# [REQUIRED TASK]
Copy out the entries from the line containing "With the bare" through the line containing "Rect(262, 0, 344, 738): brown branch →", changing "bird's wing" to "wing of the bird" and leaving everything else untouched.

# [INPUT RECORDS]
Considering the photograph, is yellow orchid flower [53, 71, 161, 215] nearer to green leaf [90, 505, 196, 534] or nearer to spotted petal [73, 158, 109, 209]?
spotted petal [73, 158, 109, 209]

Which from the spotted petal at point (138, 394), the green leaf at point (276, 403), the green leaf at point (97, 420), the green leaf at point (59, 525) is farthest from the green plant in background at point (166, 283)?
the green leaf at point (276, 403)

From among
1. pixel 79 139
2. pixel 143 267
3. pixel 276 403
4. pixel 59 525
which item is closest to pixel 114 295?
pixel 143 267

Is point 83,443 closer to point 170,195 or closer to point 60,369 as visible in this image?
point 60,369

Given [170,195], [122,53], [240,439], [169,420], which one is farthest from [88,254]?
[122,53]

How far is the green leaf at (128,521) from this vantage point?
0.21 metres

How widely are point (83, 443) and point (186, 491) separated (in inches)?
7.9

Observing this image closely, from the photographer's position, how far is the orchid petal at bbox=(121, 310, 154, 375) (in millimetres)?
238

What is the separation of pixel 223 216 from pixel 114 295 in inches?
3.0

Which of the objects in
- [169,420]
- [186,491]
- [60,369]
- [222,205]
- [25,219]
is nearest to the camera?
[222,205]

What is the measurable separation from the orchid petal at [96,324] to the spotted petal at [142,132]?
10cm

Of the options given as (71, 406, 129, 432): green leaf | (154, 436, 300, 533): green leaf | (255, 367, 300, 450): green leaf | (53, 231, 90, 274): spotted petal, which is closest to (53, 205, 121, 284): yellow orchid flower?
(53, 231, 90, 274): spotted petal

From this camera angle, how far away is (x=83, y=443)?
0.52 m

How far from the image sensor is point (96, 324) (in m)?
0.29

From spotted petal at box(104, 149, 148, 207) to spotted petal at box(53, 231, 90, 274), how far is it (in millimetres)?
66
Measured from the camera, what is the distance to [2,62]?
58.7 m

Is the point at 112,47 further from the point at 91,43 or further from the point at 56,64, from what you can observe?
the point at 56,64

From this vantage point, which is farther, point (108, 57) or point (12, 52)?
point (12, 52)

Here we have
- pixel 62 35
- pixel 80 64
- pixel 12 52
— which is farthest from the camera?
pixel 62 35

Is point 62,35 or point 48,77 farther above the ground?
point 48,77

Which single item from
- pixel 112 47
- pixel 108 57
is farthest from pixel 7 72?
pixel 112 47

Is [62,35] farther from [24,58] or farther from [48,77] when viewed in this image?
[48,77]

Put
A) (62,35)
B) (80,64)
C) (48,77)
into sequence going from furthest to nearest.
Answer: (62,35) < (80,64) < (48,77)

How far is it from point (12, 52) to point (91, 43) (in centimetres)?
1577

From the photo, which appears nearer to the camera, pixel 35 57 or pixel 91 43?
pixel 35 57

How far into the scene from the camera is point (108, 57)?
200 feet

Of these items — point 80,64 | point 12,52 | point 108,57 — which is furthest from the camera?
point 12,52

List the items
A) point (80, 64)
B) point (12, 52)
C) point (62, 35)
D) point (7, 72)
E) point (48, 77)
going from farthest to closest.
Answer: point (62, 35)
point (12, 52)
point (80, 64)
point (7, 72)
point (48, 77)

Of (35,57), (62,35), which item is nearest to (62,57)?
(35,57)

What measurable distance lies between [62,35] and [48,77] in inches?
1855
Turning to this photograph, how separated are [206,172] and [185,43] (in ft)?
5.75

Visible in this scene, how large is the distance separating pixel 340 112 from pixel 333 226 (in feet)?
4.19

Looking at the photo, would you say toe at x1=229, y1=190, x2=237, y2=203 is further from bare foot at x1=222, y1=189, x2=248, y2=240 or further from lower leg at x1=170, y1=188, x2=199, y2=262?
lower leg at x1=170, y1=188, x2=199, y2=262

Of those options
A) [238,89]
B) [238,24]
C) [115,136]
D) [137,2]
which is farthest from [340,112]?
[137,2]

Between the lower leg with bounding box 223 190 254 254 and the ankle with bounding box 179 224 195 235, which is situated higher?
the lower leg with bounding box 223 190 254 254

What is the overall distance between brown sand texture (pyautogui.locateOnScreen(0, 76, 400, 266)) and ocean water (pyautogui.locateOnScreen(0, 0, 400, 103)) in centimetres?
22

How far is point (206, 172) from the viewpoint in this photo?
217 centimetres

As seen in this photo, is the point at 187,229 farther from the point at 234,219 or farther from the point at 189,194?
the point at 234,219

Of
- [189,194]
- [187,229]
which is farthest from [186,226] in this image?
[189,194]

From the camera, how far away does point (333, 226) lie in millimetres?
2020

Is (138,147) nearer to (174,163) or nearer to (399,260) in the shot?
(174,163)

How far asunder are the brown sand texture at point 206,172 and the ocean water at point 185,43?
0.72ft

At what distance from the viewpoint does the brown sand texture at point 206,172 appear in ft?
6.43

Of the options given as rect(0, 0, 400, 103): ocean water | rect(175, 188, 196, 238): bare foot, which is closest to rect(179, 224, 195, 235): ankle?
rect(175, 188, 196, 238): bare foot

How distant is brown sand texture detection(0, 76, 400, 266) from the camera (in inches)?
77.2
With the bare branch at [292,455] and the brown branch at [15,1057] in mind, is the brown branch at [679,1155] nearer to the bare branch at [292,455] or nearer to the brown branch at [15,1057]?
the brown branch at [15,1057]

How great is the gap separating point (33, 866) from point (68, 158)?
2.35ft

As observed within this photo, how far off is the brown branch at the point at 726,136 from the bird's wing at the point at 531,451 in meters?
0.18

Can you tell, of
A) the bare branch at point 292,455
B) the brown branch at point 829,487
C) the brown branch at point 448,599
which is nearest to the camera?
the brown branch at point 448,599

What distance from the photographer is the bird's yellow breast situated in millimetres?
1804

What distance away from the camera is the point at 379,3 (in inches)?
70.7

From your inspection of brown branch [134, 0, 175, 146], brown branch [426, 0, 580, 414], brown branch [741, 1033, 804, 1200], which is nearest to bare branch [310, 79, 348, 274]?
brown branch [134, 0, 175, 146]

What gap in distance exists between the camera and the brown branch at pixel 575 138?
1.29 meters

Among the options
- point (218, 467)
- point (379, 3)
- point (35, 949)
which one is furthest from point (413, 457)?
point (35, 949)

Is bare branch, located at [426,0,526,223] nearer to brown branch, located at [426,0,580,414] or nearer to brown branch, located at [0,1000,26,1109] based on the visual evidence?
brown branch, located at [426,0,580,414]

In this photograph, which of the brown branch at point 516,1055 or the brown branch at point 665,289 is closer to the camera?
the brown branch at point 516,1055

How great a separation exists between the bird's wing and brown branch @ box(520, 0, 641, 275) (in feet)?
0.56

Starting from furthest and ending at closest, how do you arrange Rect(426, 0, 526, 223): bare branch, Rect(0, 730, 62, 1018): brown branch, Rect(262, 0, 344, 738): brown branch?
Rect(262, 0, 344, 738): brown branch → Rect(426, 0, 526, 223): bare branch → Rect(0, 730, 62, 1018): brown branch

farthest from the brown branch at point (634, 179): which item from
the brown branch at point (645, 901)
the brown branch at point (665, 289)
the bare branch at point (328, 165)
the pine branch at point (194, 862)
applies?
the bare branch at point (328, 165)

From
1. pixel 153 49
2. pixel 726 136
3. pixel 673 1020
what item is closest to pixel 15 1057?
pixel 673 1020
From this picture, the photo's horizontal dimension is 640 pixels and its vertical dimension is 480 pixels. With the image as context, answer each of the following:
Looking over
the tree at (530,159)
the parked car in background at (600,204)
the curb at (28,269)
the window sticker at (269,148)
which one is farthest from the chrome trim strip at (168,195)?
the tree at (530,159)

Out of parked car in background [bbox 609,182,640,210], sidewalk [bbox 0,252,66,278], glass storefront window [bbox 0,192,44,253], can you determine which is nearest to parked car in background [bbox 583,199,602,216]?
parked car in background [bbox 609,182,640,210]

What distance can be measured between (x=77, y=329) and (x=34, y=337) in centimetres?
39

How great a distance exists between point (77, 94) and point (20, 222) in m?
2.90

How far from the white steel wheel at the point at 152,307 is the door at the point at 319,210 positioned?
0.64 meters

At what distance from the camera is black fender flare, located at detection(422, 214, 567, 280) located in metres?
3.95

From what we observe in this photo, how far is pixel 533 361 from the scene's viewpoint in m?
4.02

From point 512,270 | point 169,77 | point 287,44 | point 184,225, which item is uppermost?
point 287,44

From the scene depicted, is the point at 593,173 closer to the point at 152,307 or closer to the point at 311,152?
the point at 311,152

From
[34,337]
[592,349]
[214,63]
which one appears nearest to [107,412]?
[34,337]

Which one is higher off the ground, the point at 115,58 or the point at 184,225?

# [RESULT FOR THIS EXERCISE]
With the bare branch at [292,455] and the brown branch at [15,1057] in mind, is the brown branch at [679,1155] nearer to the bare branch at [292,455] or nearer to the brown branch at [15,1057]?
the brown branch at [15,1057]

How great is the gap separating point (33, 866) from point (68, 158)?
2.35ft

As observed within this photo, how far off is the brown branch at the point at 726,136 from the wing of the bird at the point at 531,451 in meters?
0.18

Can you tell, of
A) the bare branch at point 292,455
B) the brown branch at point 829,487
C) the brown branch at point 448,599
which is nearest to the camera?
the brown branch at point 448,599

What distance from the photographer is the bird's yellow breast situated in millimetres?
1804

What distance away from the camera is the point at 379,3 (in inches)?
70.7

From your inspection of brown branch [134, 0, 175, 146], brown branch [426, 0, 580, 414], brown branch [741, 1033, 804, 1200], which is nearest to bare branch [310, 79, 348, 274]?
brown branch [134, 0, 175, 146]

What gap in distance exists between the camera and the brown branch at pixel 575 138?
1.29 meters

Among the options
- point (218, 467)
- point (379, 3)
- point (35, 949)
which one is furthest from point (413, 457)?
point (35, 949)

Is bare branch, located at [426,0,526,223] nearer to brown branch, located at [426,0,580,414] or nearer to brown branch, located at [0,1000,26,1109] based on the visual evidence?
brown branch, located at [426,0,580,414]

In this photograph, which of the brown branch at point 516,1055 or the brown branch at point 665,289 is closer to the camera?
the brown branch at point 516,1055

How great a separation exists between the wing of the bird and brown branch @ box(520, 0, 641, 275) (in feet)?
0.56

Starting from furthest and ending at closest, how do you arrange Rect(426, 0, 526, 223): bare branch, Rect(0, 730, 62, 1018): brown branch, Rect(262, 0, 344, 738): brown branch?
Rect(262, 0, 344, 738): brown branch → Rect(426, 0, 526, 223): bare branch → Rect(0, 730, 62, 1018): brown branch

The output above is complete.